I rolled my eyes at this bit of salesmanship. Mat was a complete shark, and I was pretty sure that betting against Bickley was a major source of his income.

There was a silence while my roommate tried to decide whether there was a catch. Bickley was my soccer teammate, but as a Brit he didn’t have a lot of experience with American football. But he had trouble admitting that he wasn’t an expert at, well, pretty much anything.

The ego on Bickley? It was so large it had its own gravitational field. And the chip on Mat’s shoulder? It was as vast as the Grand Canyon. Between the two of them, I rarely had any peace.

“Give me the spread plus two,” Bickley countered in his clipped, aristocratic accent.

“Plus two? Forget it. I’ll call my bookie instead.”

“Well…” Bickley was about to cave. I could hear it. “Fine. Plus one on a hundred dollars. As soon as I look up the spread, you have a deal.”

“Seriously? If I tell you it’s three and a half, it’s three and a half.” Mat’s voice was full of irritation. But that was normal for him. Mat was a prickly guy. “Only a dick would lie about the point spread.”

“Trust but verify,” Bickley replied.

“You douche canoe,” Mat grumbled.

“What? You don’t want my money?” Bickley asked. “Ah. The point spread is indeed three and a half.” (His clipped British accent made it come out like hauf.)

Mat was silent for once.

A minute later, Bickley appeared in the doorway to our little room. “I feel good about this one,” he announced. With his designer jeans, polo shirt and preppy haircut, my roommate looked like a J. Crew ad come to life.

“Awesome,” I deadpanned. Not only was I sick of listening to these arguments, I had my own stuff to think about tonight.
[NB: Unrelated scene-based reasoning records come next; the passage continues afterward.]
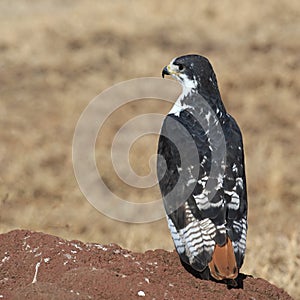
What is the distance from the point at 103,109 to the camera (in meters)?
15.5

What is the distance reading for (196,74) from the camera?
20.2ft

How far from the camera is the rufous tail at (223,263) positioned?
16.1 ft

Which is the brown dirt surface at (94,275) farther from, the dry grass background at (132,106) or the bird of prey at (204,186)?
the dry grass background at (132,106)

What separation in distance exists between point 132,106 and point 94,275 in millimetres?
11184

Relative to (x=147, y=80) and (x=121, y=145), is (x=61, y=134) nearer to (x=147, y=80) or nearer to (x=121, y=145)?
(x=121, y=145)

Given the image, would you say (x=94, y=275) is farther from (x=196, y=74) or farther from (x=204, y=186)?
(x=196, y=74)

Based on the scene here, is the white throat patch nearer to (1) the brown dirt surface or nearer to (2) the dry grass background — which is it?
(1) the brown dirt surface

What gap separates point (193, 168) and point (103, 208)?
21.2 ft

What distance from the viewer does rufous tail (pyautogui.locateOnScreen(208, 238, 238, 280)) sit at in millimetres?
4918

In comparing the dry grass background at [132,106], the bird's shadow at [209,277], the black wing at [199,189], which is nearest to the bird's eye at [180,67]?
the black wing at [199,189]

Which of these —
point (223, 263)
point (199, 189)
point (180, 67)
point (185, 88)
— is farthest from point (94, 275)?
point (180, 67)

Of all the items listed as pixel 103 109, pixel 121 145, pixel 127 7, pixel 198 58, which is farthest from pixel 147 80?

“Where are you taking Alison?” he asked.

“The Slippery Elm.”

“Nice. Be sure to order the sweetbreads. They are a delicacy.”

“Wait — what the hell are those?” Taking dining advice from Bickley was nearly as risky as betting on football with Mat. The guy bragged about eating whale blubber in Japan and Haggis in Scotland. “Aren’t sweetbreads the calf’s balls, or something?”

“Pish. They are a gland and very buttery.” Bickley closed his eyes, smacking his lips with appreciation.

“I’ll take it under advisement.” The fancy restaurant lost its appeal all of a sudden. I was nervous enough about tonight without having to worry about which fork to use, too.